In addition to support from Hughes, ESP drew its initial funding from the world of tech. “When the modern incarnation of the basic income idea kicked off, leaders in tech were thinking 10, 20, 30 years out about the problem of automation,” Foster said. Those conversations led to initial interest among tech funders, but ESP’s co-chairs emphasized that social justice was a part of the organization’s DNA from the start. Funders like the Omidyar Network and Google.org got on board during that early stage, with other Silicon Valley funders like the Hewlett Foundation and Mike and Kaitlyn Krieger’s Future Justice Fund joining in.

In its first year, ESP focused on research, organizing and “arts and culture” strategies to shift narratives. Initial work involved leveraging interest among relevant networks—including philanthropic ones—to answer the question: should we have a basic income in the U.S., and what would that look like? At that stage, ESP funded projects at a number of think tanks including the Roosevelt Institute and Stanford University’s Basic Income Lab. The goal was to build up an evidence base around an idea that tends to provoke knee-jerk reactions from supporters and critics alike.

During year two, ESP took findings from those initial investments and began funding work in places with the greatest potential for political momentum. That includes practical guaranteed income demonstrations, which ESP has underway right now in Stockton, California, and Jackson, Mississippi.

“As the work has become more and more practical, you see more funders who care about economic justice starting to get on board,” Foster said. Institutional funders like the Rockefeller Foundation and the Joyce Foundation have both backed ESP, as well as the California-focused Goldhirsh Foundation. In addition to Hughes, a number of individual donors also support the work, including Roy and Sara Bahat, Peter Barnes, Serkan Piantino and Albert Wenger.

“There’s a critical mass now among funders that wasn’t there three years ago,” Warren said. “[This work] has opened a conversation about the difference between incremental strategies and transformative policy that’s meeting the moment. For funders who haven’t taken the leap, it’s now on their lips. People are asking me about it.” 

That shift has a lot to do with ESP’s demonstration projects, clear symbols of what Hughes calls “the business of bridge-building between ideas that are exciting and policies that can actually happen.” One of them, the Stockton Economic Empowerment Demonstration (SEED), is currently providing about 100 residents of Stockton, California, with an unconditional income of $500 a month for 18 months. ESP is collaborating with Stockton’s mayor, Michael Tubbs, on the project. At just 28 years old, Tubbs is the city’s youngest mayor, as well as its first African American one. 

Foster also spoke about Tubbs as the first mayor in modern American history to take on guaranteed income in a serious way. “UBI [universal basic income] was the kind of idea that was talked about, but Stockton shifted the conversation and opened up the political imagination. It’s demonstrating what a city’s willingness plus philanthropic dollars can do,” she said.

“We talk a lot about Stockton,” Hughes added, “but a dozen cities have been trying to figure out how to do different versions of the idea.” Those strategies could include a data dividend—in which tech platforms compensate users for their data, currently furnished for free. ESP is also actively exploring a cost-of-living refund: reworking the current earned-income tax credit (EITC) to provide working people with a certain level of guaranteed income free of conditions.

Extracted records:
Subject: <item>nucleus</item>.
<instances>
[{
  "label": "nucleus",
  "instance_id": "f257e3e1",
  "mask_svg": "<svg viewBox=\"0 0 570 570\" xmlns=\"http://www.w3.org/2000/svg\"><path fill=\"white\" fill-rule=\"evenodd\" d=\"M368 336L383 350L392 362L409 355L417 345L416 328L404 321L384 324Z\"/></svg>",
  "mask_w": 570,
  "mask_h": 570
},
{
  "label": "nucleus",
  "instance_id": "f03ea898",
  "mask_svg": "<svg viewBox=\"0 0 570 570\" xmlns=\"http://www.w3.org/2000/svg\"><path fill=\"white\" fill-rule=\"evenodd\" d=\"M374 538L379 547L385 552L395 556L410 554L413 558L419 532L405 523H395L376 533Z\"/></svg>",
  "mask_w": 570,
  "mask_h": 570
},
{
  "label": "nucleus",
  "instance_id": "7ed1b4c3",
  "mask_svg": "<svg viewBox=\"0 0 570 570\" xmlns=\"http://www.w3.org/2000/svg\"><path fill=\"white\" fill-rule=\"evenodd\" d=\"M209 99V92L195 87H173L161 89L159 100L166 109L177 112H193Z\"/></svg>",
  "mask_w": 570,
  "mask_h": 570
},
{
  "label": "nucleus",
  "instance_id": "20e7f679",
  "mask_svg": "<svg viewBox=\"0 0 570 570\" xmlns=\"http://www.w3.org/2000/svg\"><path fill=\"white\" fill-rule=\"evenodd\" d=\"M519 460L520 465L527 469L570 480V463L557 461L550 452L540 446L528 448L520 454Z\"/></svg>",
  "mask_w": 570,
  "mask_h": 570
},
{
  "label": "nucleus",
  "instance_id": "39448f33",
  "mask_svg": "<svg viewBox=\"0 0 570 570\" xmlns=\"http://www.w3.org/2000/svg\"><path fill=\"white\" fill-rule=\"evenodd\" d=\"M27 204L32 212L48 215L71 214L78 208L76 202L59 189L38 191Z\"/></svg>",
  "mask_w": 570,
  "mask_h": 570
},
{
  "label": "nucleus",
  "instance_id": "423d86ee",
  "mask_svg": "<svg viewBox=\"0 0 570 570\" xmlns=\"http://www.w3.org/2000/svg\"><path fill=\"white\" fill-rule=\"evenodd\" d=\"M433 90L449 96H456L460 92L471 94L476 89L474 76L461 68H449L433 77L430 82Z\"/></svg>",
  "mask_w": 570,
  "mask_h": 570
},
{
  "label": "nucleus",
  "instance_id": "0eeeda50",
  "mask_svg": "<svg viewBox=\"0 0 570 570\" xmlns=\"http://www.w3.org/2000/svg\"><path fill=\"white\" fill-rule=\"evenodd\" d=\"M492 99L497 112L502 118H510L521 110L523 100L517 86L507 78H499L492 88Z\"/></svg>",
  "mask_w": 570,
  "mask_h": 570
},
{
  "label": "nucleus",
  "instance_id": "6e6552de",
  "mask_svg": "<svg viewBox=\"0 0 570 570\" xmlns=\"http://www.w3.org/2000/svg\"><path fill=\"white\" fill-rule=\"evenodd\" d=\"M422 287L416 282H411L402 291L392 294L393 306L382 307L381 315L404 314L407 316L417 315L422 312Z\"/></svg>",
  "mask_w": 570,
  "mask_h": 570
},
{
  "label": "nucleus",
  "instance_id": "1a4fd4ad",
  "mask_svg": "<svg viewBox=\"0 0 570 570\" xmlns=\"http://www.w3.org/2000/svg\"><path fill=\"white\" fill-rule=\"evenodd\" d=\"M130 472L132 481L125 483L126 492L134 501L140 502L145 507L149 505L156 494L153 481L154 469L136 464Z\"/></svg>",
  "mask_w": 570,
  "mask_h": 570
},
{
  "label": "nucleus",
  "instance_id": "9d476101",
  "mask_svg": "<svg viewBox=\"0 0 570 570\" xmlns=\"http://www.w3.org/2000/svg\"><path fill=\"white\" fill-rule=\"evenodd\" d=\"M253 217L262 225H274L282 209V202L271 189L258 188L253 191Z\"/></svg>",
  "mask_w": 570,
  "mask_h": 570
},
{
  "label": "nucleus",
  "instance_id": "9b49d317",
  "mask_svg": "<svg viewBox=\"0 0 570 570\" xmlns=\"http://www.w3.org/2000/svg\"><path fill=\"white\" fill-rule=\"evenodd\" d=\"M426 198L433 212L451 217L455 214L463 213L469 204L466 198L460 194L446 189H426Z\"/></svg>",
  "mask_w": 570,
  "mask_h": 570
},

The problem:
Copy the text on ESP's funding from "In its first" to "and critics alike.", substituting "opening year" for "first year".

Task solution:
In its opening year, ESP focused on research, organizing and “arts and culture” strategies to shift narratives. Initial work involved leveraging interest among relevant networks—including philanthropic ones—to answer the question: should we have a basic income in the U.S., and what would that look like? At that stage, ESP funded projects at a number of think tanks including the Roosevelt Institute and Stanford University’s Basic Income Lab. The goal was to build up an evidence base around an idea that tends to provoke knee-jerk reactions from supporters and critics alike.